Interest rate at 2,306 boe

Economists expected another such spike next month.

But now inflation is falling faster than expected, analysts suspect the Bank will opt for a smaller hike instead.

Samuel Tombs of Pantheon Macroeconomics says: next month.”

«The worst is over for UK households and MPC will not need to raise the bank rate to 6.25% as prices were priced into the markets yesterday [Tuesday].»

Financial markets agree. Reacting to a lower inflation rate, traders now expect interest rates to peak at 5.75% later this year.

Further price drops are on the horizon, with marginal energy prices falling again in July, helping to bring down inflation next month.

Headline inflation is not the only factor at play, and other price pressures are adding to the belief that costs are finally being brought under control.

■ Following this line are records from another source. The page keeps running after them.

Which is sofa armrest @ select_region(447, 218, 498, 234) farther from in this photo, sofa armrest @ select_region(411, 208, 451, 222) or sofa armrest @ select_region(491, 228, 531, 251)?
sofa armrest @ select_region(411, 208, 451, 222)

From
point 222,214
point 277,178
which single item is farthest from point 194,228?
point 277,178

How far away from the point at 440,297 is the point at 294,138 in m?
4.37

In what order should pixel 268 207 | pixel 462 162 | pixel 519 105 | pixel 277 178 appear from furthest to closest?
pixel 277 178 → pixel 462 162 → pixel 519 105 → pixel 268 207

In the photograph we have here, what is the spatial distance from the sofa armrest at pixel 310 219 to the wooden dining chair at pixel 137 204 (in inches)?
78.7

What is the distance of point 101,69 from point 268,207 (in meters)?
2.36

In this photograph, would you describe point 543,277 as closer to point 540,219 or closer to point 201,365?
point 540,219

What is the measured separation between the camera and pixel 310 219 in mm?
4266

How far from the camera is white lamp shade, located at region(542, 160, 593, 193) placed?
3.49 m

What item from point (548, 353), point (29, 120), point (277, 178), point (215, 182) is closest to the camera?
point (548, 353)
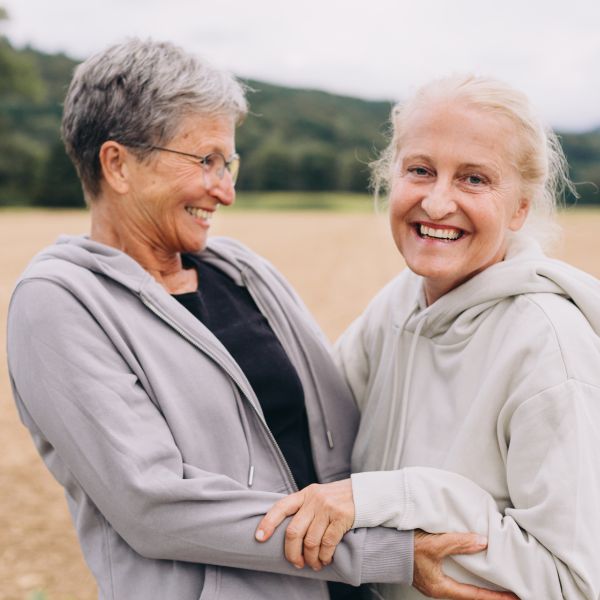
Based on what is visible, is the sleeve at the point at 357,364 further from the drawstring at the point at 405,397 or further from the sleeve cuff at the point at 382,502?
the sleeve cuff at the point at 382,502

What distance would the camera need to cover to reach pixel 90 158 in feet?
7.84

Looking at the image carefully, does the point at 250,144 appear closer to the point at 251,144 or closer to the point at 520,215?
the point at 251,144

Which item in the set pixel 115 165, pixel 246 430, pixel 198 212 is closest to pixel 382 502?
pixel 246 430

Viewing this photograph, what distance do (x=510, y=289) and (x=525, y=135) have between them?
422mm

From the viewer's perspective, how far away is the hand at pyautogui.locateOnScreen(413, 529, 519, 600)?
6.12ft

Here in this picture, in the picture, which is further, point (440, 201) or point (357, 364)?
point (357, 364)

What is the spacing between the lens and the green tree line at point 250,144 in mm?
49469

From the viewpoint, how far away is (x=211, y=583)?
2.00 meters

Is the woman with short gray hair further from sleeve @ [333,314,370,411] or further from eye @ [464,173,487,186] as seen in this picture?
eye @ [464,173,487,186]

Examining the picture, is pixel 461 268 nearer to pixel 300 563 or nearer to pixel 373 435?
pixel 373 435

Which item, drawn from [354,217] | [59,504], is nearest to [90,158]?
[59,504]

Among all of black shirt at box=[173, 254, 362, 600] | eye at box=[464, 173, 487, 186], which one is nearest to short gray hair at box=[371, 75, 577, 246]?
eye at box=[464, 173, 487, 186]

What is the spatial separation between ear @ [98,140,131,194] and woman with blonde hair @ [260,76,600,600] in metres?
0.85

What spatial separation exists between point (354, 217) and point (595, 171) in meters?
13.2
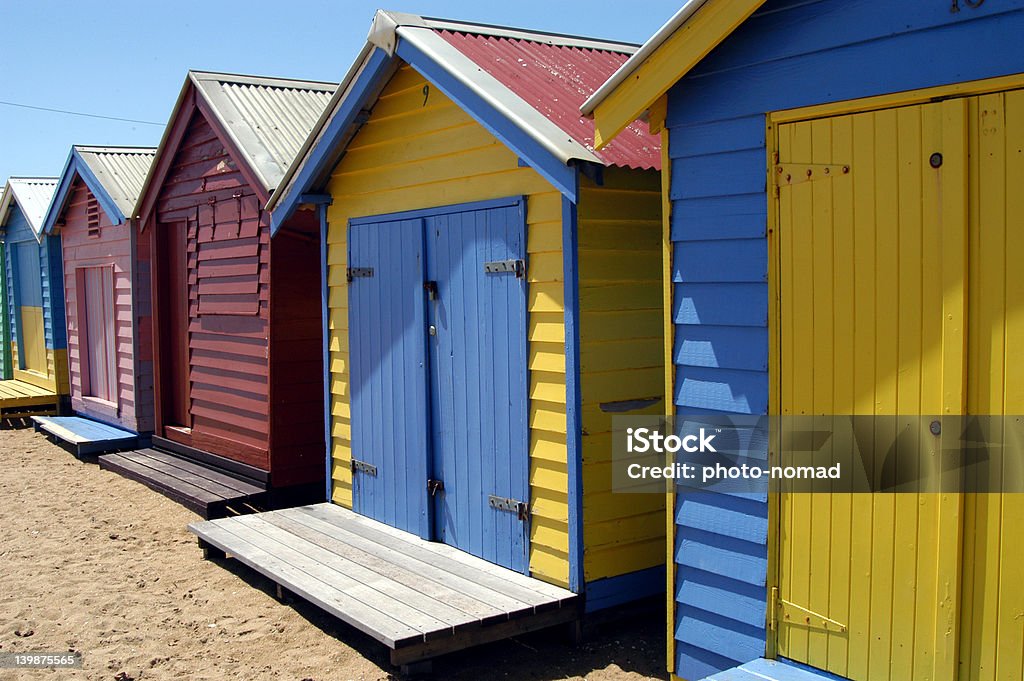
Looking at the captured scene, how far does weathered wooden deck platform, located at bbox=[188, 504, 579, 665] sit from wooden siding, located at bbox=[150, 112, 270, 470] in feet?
5.87

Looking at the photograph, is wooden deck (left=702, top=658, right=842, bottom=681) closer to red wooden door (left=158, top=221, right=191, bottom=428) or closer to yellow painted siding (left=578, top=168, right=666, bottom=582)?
yellow painted siding (left=578, top=168, right=666, bottom=582)

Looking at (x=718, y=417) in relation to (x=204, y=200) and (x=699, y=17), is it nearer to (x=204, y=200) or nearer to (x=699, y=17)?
(x=699, y=17)

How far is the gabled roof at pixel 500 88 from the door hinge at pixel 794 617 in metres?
2.18

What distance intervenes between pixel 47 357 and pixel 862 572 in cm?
1403

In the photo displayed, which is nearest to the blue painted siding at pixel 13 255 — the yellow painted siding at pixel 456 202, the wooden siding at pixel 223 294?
the wooden siding at pixel 223 294

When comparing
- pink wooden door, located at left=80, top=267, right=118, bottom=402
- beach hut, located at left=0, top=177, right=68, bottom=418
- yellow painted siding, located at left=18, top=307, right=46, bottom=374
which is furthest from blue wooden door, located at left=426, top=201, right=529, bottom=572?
yellow painted siding, located at left=18, top=307, right=46, bottom=374

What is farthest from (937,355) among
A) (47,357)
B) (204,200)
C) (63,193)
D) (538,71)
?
(47,357)

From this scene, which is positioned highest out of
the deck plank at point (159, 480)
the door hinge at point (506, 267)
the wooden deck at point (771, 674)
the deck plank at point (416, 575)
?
the door hinge at point (506, 267)

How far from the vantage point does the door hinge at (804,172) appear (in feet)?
12.7

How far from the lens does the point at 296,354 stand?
8.69 metres

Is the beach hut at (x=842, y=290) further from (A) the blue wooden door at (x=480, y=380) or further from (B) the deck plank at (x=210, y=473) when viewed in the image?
(B) the deck plank at (x=210, y=473)

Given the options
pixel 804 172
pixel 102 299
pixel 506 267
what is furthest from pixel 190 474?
pixel 804 172

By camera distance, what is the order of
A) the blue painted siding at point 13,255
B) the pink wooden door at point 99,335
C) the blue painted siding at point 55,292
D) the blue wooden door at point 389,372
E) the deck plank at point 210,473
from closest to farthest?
the blue wooden door at point 389,372, the deck plank at point 210,473, the pink wooden door at point 99,335, the blue painted siding at point 55,292, the blue painted siding at point 13,255

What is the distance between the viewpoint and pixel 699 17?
4.09 meters
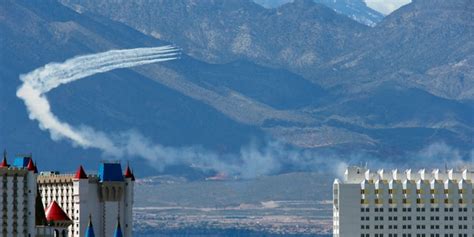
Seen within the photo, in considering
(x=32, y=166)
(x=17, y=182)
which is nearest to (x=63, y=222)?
(x=32, y=166)

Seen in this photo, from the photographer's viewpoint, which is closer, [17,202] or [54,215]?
[17,202]

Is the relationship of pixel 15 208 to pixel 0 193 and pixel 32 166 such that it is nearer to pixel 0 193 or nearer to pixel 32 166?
pixel 0 193

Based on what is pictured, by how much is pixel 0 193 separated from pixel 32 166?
19.7 metres

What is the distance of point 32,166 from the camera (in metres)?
199

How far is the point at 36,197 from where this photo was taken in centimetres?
18738

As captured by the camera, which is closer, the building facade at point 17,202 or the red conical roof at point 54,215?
the building facade at point 17,202

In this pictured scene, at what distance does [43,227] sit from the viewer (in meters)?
188

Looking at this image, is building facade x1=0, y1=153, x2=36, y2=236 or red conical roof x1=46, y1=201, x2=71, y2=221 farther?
red conical roof x1=46, y1=201, x2=71, y2=221

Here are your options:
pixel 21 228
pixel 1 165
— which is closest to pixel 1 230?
pixel 21 228

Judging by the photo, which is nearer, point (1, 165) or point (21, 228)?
point (21, 228)

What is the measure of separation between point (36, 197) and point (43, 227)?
1.96m

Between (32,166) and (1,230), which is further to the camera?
(32,166)

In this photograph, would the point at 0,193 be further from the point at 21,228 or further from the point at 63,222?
the point at 63,222

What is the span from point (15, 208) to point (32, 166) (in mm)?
19007
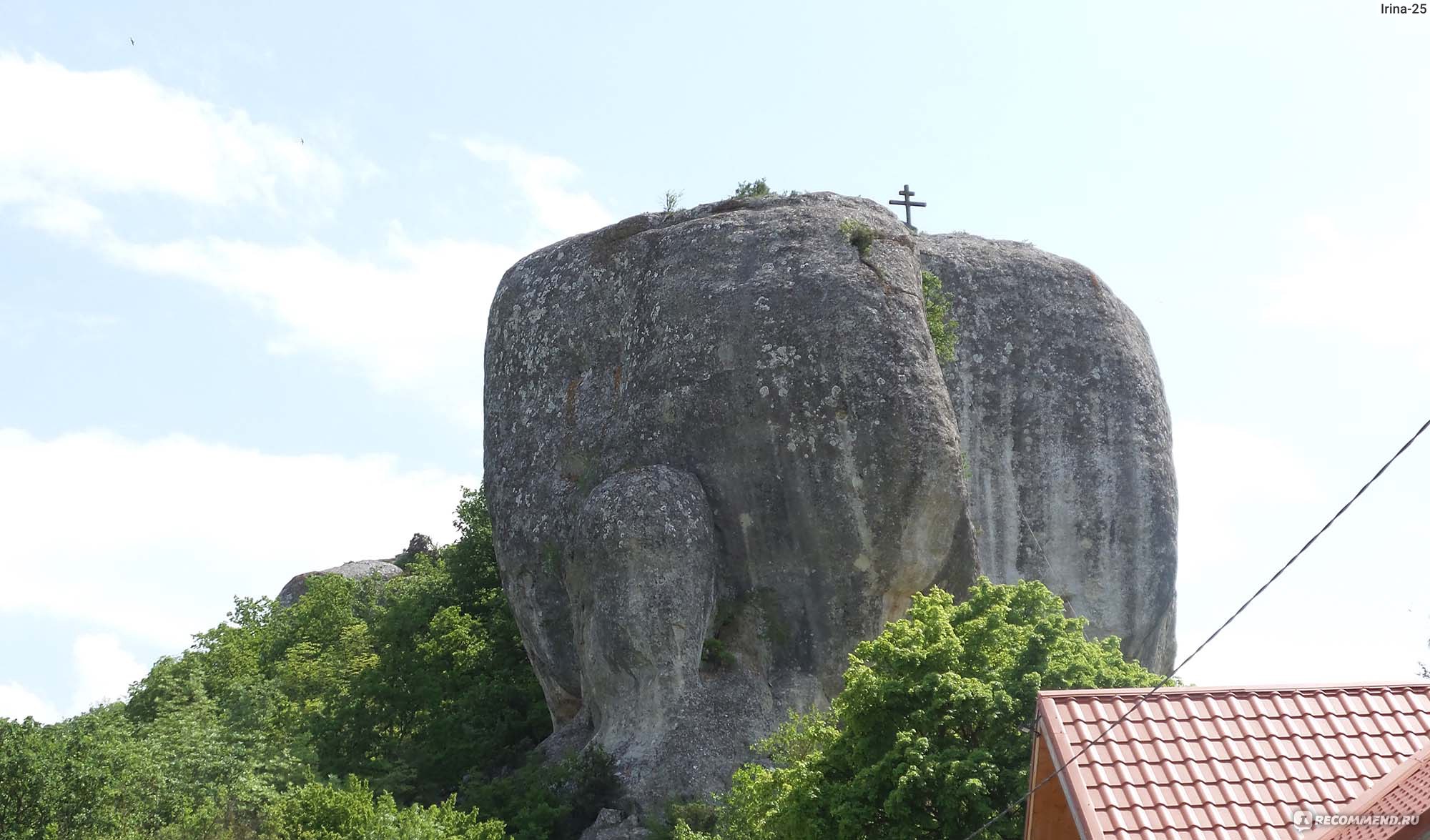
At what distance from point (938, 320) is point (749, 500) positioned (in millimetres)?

The base number is also closely watched by core inflation. The measure eliminates energy and food prices to come closer to price pressures in the domestic economy, rather than in sectors with large imports.

Core inflation eased to 6.9% in June from 7.1% in May, a welcome turnaround given it has been on the rise in previous months even as headline inflation has been declining.

An alternative measure of UK-generated inflation is linked to the service sector. While the cost of goods and energy is often linked to world prices, the price of services is more dependent on wages. Pressure here also eased from 7.4% in May to 7.2% in June, again signaling a reversal from the recent increase.

Wage spike 2206

In addition, businesses are facing price pressures, indicating that costs are being passed on to consumers.

Prices paid by businesses for the goods and services they buy fell 2.7%, the first year-on-year decline in their costs since November 2020. This marks a dramatic shift from last summer, when companies found their costs were up by almost a quarter.

This applies to their customers, whether they sell to consumers or other businesses.

Factory selling prices rose just 0.1% for the year, again the lowest increase since the end of 2020. .

But big risks remain. When it comes to the pressure on households, a complete cessation of inflation will not mean a reduction in the cost of living — just prices will stabilize at today's high levels.

Therefore, workers will continue to seek higher wages to try to regain the purchasing power lost in recent years of high inflation.

Just last week, the Governor of the Bank of England and the Chancellor warned workers and businesses not to go overboard with wage increases.

Average earnings rose 7.4% year-on-year in May, with private sector wages up 7.7%, well within the reach of inflation, indicating that workers will soon at least be in balance when it comes to their finances, even if they don't actually feel any better.

But it poses a danger from an MPC perspective, as higher wages mean higher costs for businesses and also gives families more purchasing power, which in turn could increase inflationary pressures.

>The Bank of England is unlikely to want to take off the brake until politicians are confident that inflation is under control. After the experience of the past two years, with inflation still nearly four times above target, officials dare not risk complacency.

Yael Selfin, chief economist at KPMG UK, says the Bank is unlikely to change course when inflation is still extremely high, even if it is heading in the right direction.

“While the Bank of England will welcome falling inflation, it is unlikely that it will significantly change its hawkish policy. because inflation is still well above the target,” she says.